An autopsy report depicts Mr. Chapman as a muscular and vTC otherwise healthy man whose heart-lung system collapsed under the stress of cocaine use, an asthma attack and a struggle with arresting officers.
"The autopsy did not reveal evidence of repeated blows or other significant injury," the report stated. "Superficial injuries sustained by Mr. Chapman, primarily involving the face, exhibited a pattern typical of skin contact with a hard, rough surface such as the pavement . . . [and] are not considered to have contributed to his death."
Dr. Ann M. Dixon, who ruled that Mr. Chapman died of "cocaine intoxication complicated by asthma," said yesterday that the links between cocaine, physical stress and death have become increasingly apparent to coroners in the past decade.
"It often occurs after the subject quiets down. Once the tremendous physical activity is over then the individual has a sudden cardio-respiratory arrest and then dies," said Dr. Dixon, the deputy chief medical examiner for the state. She said a similar scenario has been observed with alcohol as well as cocaine, and while the exact reason death results is not fully understood, the body's release of adrenalin is believed to be a factor.
Mr. Chapman, 30, died July 2 after he reportedly tried to attack his girlfriend in the Western District police station. He led police on a chase that ended in a brief struggle and his arrest a block away. He was pronounced dead after officers found him unconscious in the back of a police patrol wagon.
Witnesses complained that he had been beaten to death, prompting investigations by the Police Department, city prosecutors and federal authorities. The city grand jury's decision Wednesday ended the case for local prosecutors, but the other investigations remain open.
At his weekly news briefing yesterday, Mayor Kurt L. Schmoke said the grand jury made the appropriate decision based on the evidence. He said, "It's difficult to explain to people about police confrontations" because often only a portion is witnessed.
At the Western District last night, Jesse Chapman's mother, calling the autopsy results "a joke" and holding a glossy color photograph of her dead son's face that she said showed bruises and a broken nose caused by a beating, joined about 20 marchers protesting the medical examiner's ruling.
"I have the picture here, the evidence is in the grave," Judith
Weston said.
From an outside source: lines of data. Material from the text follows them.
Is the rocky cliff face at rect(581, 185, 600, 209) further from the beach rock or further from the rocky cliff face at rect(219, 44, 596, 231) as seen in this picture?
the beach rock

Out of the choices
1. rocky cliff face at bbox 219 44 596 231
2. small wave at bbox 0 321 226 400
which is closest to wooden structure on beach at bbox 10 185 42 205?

She said she plans to have Mr. Chapman's body exhumed for an "independent" autopsy.
During the protest, members of Action Now, a community group, met with Maj. Robert F. Smith, the police district's commander, to discuss their concerns about police brutality.
Police "have this military-type attitude like the citizens are the enemy," said Qwaun Sayyid of Action Now who attended the impromptu two-hour meeting with Major Smith.
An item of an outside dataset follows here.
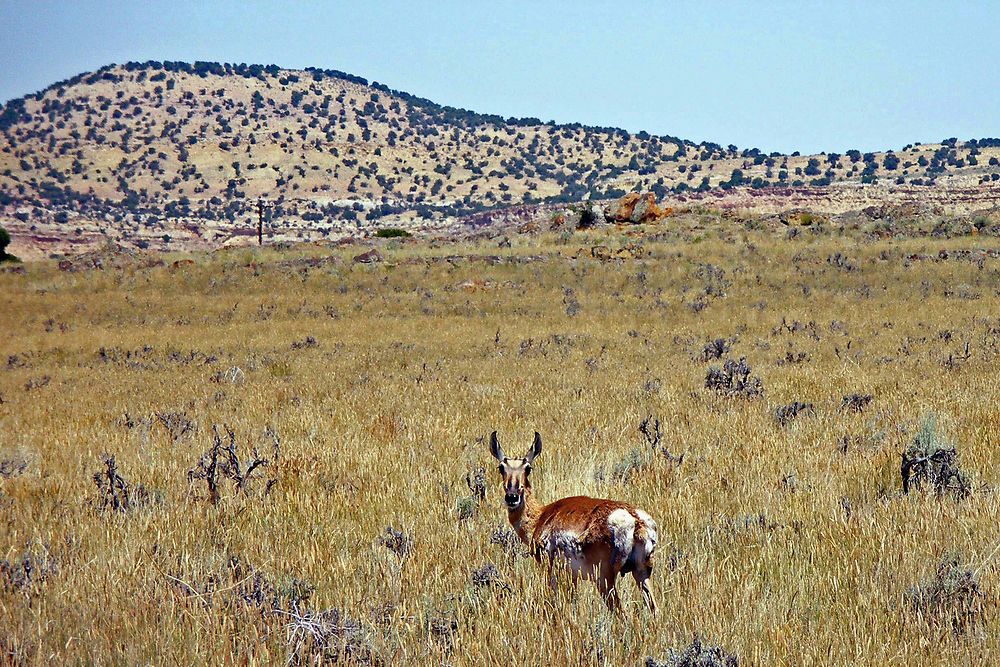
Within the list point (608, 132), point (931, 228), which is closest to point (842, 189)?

"They had their concerns and I tried to address those concerns that they had," Major Smith said. "I agreed to meet with their group" in the future.
The full autopsy report came to light only after the grand jury reached its decision. Baltimore State's Attorney Stuart O. Simms had for weeks refused to make the July 12 autopsy report public, arguing that it was part of the investigation. Previously, police said only that Mr. Chapman did not die from blunt force trauma.
Injuries noted in the autopsy report included a 5-inch-long, narrow band of abrasion across Mr. Chapman's forehead and cuts near the nose, eyebrow and on the lip.
"I did not see any bruises. I did not see any areas of obvious swelling," said Dr. Dixon, a medical examiner in Maryland for nearly two decades. "I'm not suggesting no one struck him. There's no way I can say. What I'm saying is there is no evidence of a beating."
The report notes that Mr. Chapman had needle tracks near his elbows and had cocaine in his blood at a level of 0.10 milligrams per liter -- not a level on the order of an overdose, Dr. Dixon said, but apparently enough to contribute to what was, in effect, a heart attack in a healthy heart.
Also, the lungs were fully inflated in death, which showed the person had suffered an asthma attack, Dr. Dixon said. Her
autopsy report notes that Mr. Chapman was wheezing before and after the arrest -- "a sign of an asthma attack" -- and that he had been hospitalized briefly for an attack the day before he died.
As for the asthma attack, she said, "It's just something else putting a stress on the heart.
The "manner" of death was listed as "undetermined" and is likely to stay that way, said Dr. Dixon, who ruled out homicide, suicide, natural causes and accidental as the manners of death. She said that when cocaine causes a death, it cannot be listed as accidental.